This is just...me having too much time and not enough words? Yeah.
I don't own them.
ARMISTICE
BadActs
A temporary suspension of hostilities by agreement of the warring parties.
Ripping my heart was so easy – launch your assault now, take it easy;
Raise your weapon – one word and it's over.
Dropping your bombs now, on all we've built;
How does it feel to watch it burn?
- Deadmau5, RAISE YOUR WEAPON
The thing is, Steve and Danny fight more than ever now that they're together.

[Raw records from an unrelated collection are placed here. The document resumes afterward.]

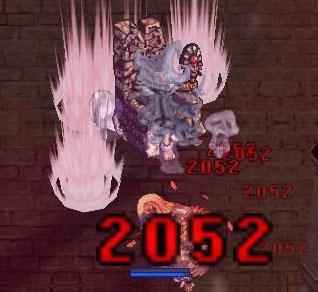d0119414_20254738.jpg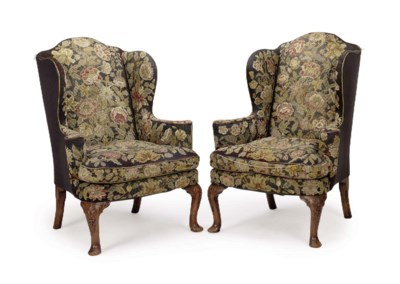 A PAIR OF ENGLISH WALNUT AND N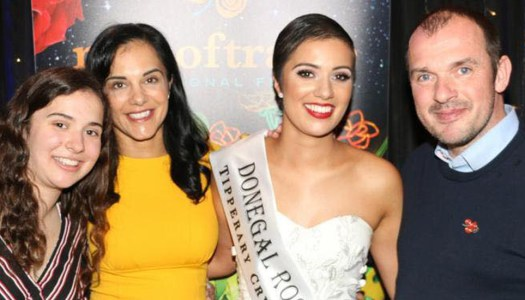 'I consider myself very lucky' – Donegal Rose Chloe Kennedy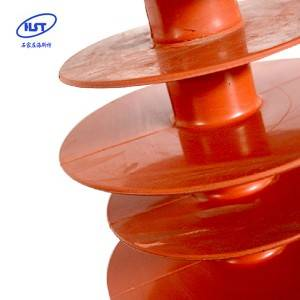 One of Hottest for Electric Heater Ceramic Insulator - High Protection Silicone Rubber Post Composite Insulator – Histe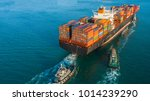 aerial view container cargo... | Shutterstock . vector #1014239290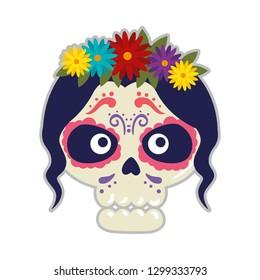 skeleton of katrina head character
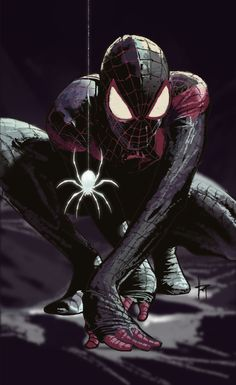 (Spider-Man by Dave Seguin)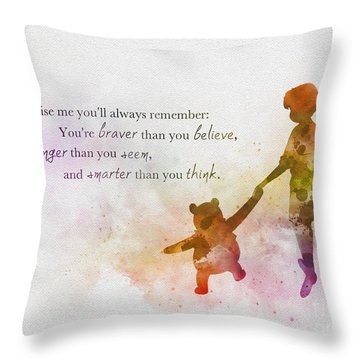 Promise Me You'll Always Remember Throw Pillow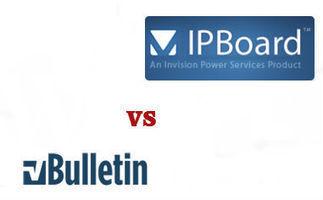 IP.Board vs vBulletin: Forum Supremacy Question   Forum Migration   Scoop.it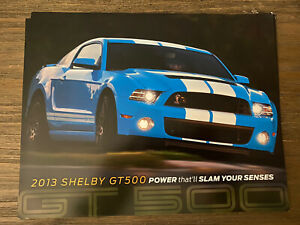 Repair Manuals Literature For 2013 Ford Mustang For Sale Ebay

Words are hard for Steve like they aren't for Danny. It's not the speaking that is the problem – it's the choices he has to make every time he opens his mouth. Before this, the pair of them could let it all roll of their backs like water. Now it's harder to shrug off when the words are weapons, aimed to kill; everything about this hurts, and Steve is learning to hate it.
It's the lack of surety that's driving him wild, Steve knows that as well as he knows his own name. He'd become to used to Danny's steadfast nature, the norm of their feelings for each other written off in favour of their working relationship. This – this is Danny out of control, and although Steve would never say it to his face, he can maybe see now why Rachel couldn't handle him.
Or maybe it's Steve that's out of control. He will freely admit that his speciality is bringing order to chaos, and that when he can't do that he does, on occasion, lose it a little. He isn't afraid of getting injured, any way but this. Right now, he'd give anything for a bit of direction from Danny, a signpost on where this is headed, because Steve is terrified of getting cut too deep while he's running blind.
Steve has taken to running on the streets at night rather than his usual ocean-ward trails. He's living with the wild beat of his footsteps in time with his heart, drowning everything out. It's just one more risk, in his dark clothes, headlights sweeping over him from behind. Danny would lose it if he knew; that's more of a comfort than Steve would ever admit.
Steve is living on the edge, a delicate ceasefire called between his head and his heart. And Danny can say what he likes about the line, how Steve is walking it, because it's a drop on either side of his feet right now. Steve can't survive a fall from any height when one jolt could crack him to pieces like so much damaged china.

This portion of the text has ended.